Per the report released in July, at least about one in every four girls marry prior to their 18th birthday in most part of the country.
The Nkwnata North and South districts topped the district distribution in the Volta region with 55 and 23 per cent respectively as against the nine per cent recorded by the remaining districts in the country.
Pibila, a farming community near Damanko, is one of the high risk communities in the Nkwanta North district, where most of these teenagers girls are forced into ‘exchange marriages’ between families and in some cases, as payment of debt.
In some cases, girls as young as 10 years, are pushed into early or forced marriages, depriving them of their rights to education and dignity.

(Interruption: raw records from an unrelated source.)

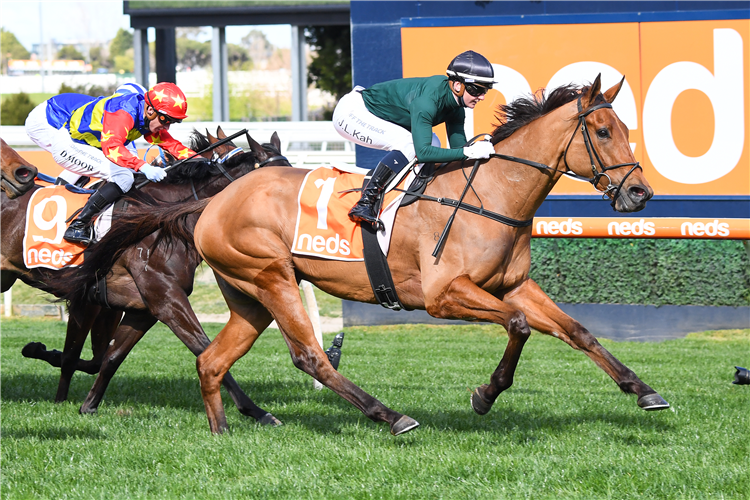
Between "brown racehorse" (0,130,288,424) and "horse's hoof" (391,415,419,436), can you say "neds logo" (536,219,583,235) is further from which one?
"horse's hoof" (391,415,419,436)

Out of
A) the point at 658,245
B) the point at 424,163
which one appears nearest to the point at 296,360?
the point at 424,163

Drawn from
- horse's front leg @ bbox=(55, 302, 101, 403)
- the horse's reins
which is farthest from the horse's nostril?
the horse's reins

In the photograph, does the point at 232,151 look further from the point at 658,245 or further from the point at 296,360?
the point at 658,245

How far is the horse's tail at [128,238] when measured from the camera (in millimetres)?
5562

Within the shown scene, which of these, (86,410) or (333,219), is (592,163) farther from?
(86,410)

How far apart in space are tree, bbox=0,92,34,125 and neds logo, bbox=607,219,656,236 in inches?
795

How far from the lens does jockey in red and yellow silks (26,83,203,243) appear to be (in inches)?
231

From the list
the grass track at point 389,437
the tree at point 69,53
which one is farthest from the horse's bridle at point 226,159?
the tree at point 69,53

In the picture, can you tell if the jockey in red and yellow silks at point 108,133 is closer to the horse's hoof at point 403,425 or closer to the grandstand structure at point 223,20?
the horse's hoof at point 403,425

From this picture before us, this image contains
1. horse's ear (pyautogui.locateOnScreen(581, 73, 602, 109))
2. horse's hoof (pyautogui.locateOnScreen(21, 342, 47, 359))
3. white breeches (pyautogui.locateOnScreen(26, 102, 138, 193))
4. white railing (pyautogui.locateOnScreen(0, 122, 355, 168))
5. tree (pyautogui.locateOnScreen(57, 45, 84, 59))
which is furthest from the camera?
tree (pyautogui.locateOnScreen(57, 45, 84, 59))

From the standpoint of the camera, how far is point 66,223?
5.96m

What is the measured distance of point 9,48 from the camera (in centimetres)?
6481

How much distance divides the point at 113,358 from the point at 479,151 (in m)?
2.89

The worrying development attracted the attention of research and counseling foundation for African migrants, RECFAM. The project, in partnership with the Canada and Ghana governments, and the Ghana Police Service, aimed at identifying victims, rescue and support them to regain their rights.
The initiative also focused on girls education, public sensitization, as well as intensification of law enforcement. Additionally, new hotlines, 024 240 6544 and 020 019 8548, for reporting such cases have been unveiled to the public.
Director of RECFAM, Alfred Mbinglo, charged parents to be responsible and protect the welfare of their children for posterity.
The Director of CHRAJ for Nkwanta North and South, Clement Kpega, said the commission, World Vision, DOVVSU and Social Welfares in the area have witnessed an overwhelming complaints of child marriages, and called on the chiefs to help reduce the menace.